I vote for Pink Salt.

I get a grinder of Himalayan Pink Salt at Trader Joes and it's delicious. There's much more flavor than regular table salt and I don't have to use as much.

A teaspoon of Morton's contains more sodium than a teaspoon of sea salt and that is because a teaspoon of Mortons weighs more so there is more salt in the teaspoon hence more sodium. We pastry chef's know that there are differences in amounts when weighed and as a rule we weigh everything for consistent results as opposed to using spoon and cup measurements which can vary widely. Generally however, table and sea salt have approx the same sodium content with the difference being that table salt is stripped of it's natural minerals and contains things like anti-caking agents which are added during processing but sea salt retains much of it's mineral content during the natural drying process and does not contain additives however it contains less iodine.

I'm going to guess the Morton's, because of the size. I have neither in my pantry.

Hawaiian? Morton is supposed to be low sodium, isn't it? I know none of these salts and have not seen them in Barcelona! But Morton's looks fine!

I see the smart people have already been here... To Carme -- salt by definition is a major source of sodium, since it is sodium chloride, regardless of source or processing. As for crystal size, I know that Himalayan salt can be in solid, large rock form, coarsely ground or fine -- but if the Hawaiian salt is evaporated from sea water, it is likely to have fairly coarse crystals. Maine Sea Salt is 54.6% sodium, 34.5% Chloride... good bit of trace minerals, thus less sodium than 'table salt,' I assume. Just some material for musing.

The bigger the crystal, the less sodium by volume. So my vote for higher sodium goes to good old fashioned ground table salt. Now pass the water!

Morton's - solely because the crystals are much smaller than the Hawaiian salt, so you can fit more sodium into the spoon. I have both - and many others - in my pantry.

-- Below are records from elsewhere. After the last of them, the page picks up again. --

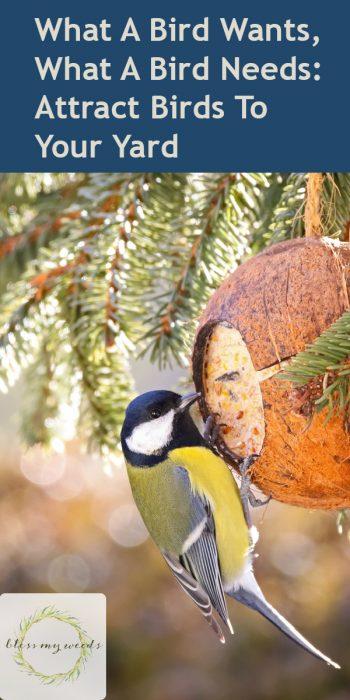 bird watching | birds | how to attract birds to your yard | attract birds to your yard | bird | bird feeder | bird bath | bird food | bird shelter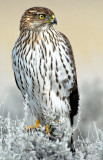 Hawk, Cooper's (Juvenile)11-22-09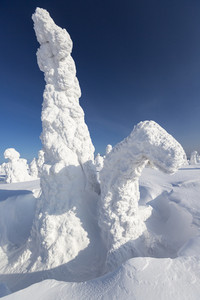 Trees buried under heavy snowfall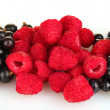 Fresh berries on white background close-up — Stock Photo #11655613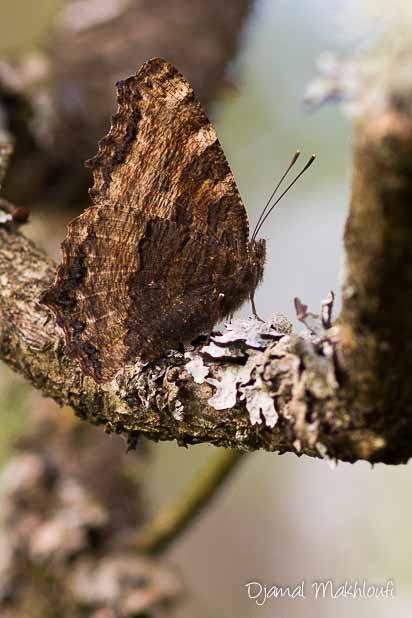 Dessous des ailes de la Grande tortue (Nymphalis polychloros)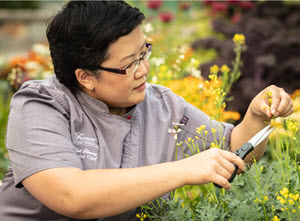 Photo of Isabel Chung snipping yellow flowers from green kale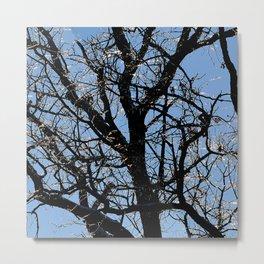 icy tree Metal Print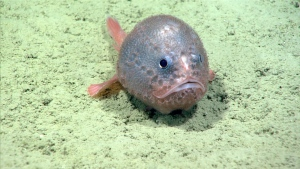 A football fish photographed in the Verrill canyon by a National Oceanic and Atmospheric Administration research ships remotedly operated vessel, off Nova Scotia is seen in an undated photo provided August 31, 2019. Scientists at Canada's major fisheries research centre are watching an underwater livestream with excitement this weekend as two remotely operated vehicles scan the waters off Nova Scotia for rare or unknown species. THE CANADIAN PRESS/HO, DFO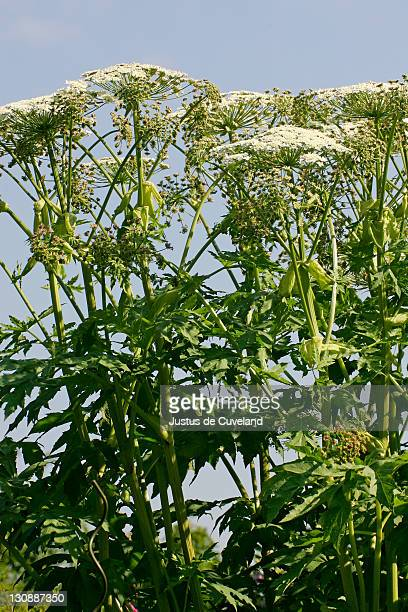flowering giant hogweed - poisonous plant (heracleum mantegazzianum) - giant hogweed stock pictures, royalty-free photos & images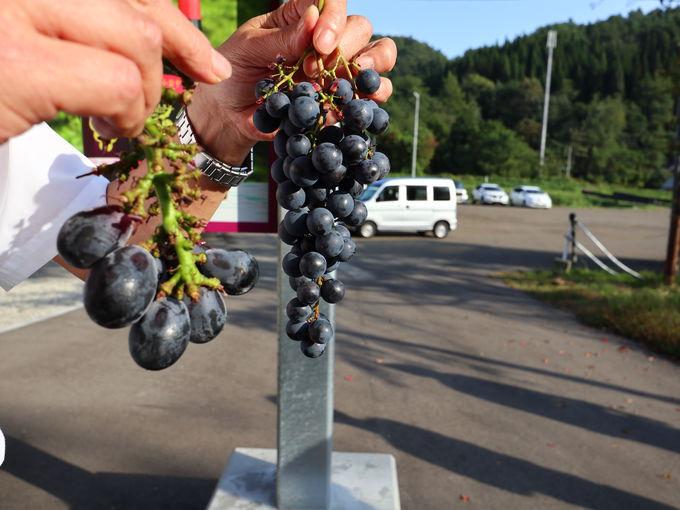 「小坂七滝ワイナリー」のこだわり日本ワイン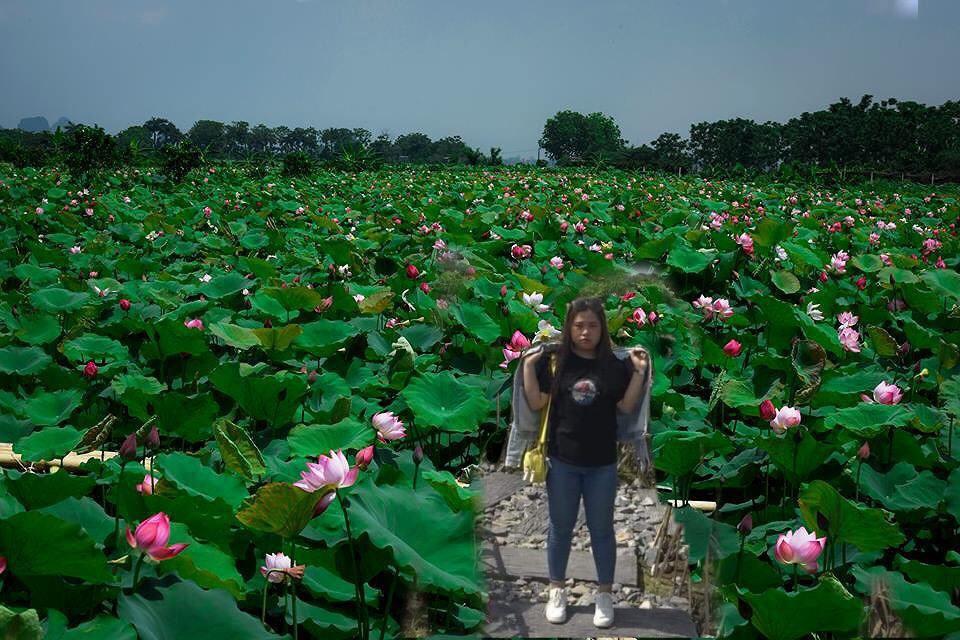 """Trời 38 độ hí hửng lên vườn hướng dương chụp hình thơ mộng, cô nàng bị cư dân mạng chế ảnh đi muôn nơi: """"Nắng thế này hoa héo hết rồi, chị hiểu hông?"""" - Ảnh 9."""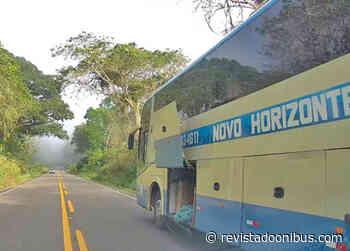 BA: Ônibus da Novo Horizonte deixa bagagens de passageiros caírem na BA-650 - REVISTA DO ÔNIBUS
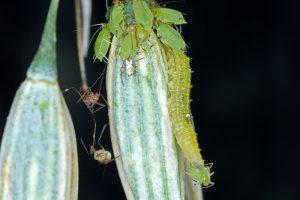 Larva pestrice a vošky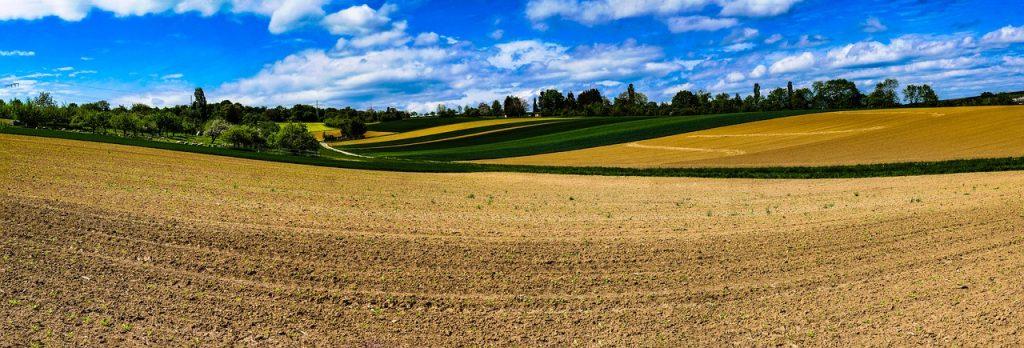 field, panorama, sheep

Well, I know my canister of Mortons table salt has more sodium than my Diamond Crystal kosher salt because the kosher salt is a larger, more irregular crystal which doesn't pack into the measuring spoon as tightly as the table salt. My bag of Hawaiian non-pink salt (carefully hoarded for Kalua Pig) is even larger than the kosher salt, so my guess is it would contain even less crystals per teaspoon.

This is fun, Lydia!

Hmmm... I can't wait for the answer!

I am a transplanted Rhode Islander now living in Honolulu. No respected Hawaii resident would not have Alaea (red/pink) sea salt or white Hawaii sea salt in their pantry.

BTW natural Hawaii sea salts are graded by size small, medium and large grain as this would throw a wrinkle in how much salt can fit in the teaspoon verses the machined chemically processed Morton’s salt. Alaea sea salt is considered by ancient Hawaii natives as a sacred salt.

There will be less sodium in the Hawaii natural Alaea sea salt than in the machined chemically processed Morton’s salt.

FYI, Hawaii is the only state in the nation to commercially grow, world-recognized coffee, world celebrated and renowned single-estate cacao (chocolate), vanilla, cinnamon, macadamia nuts, ½ worlds supply of pineapple and the largest producer in U.S.A. of seed corn with a 365 day growing season.

Hmmm. I'm guessing Morton's because it's refined. Sea salt will contain a lot of other minerals and naturally occuring compounds so, weight for weight, would contain less sodium. I think...

The crystals are much smaller than the Hawaiian salt, so you can fit more sodium into the spoon. the bigger the crystal, the less sodium by volume.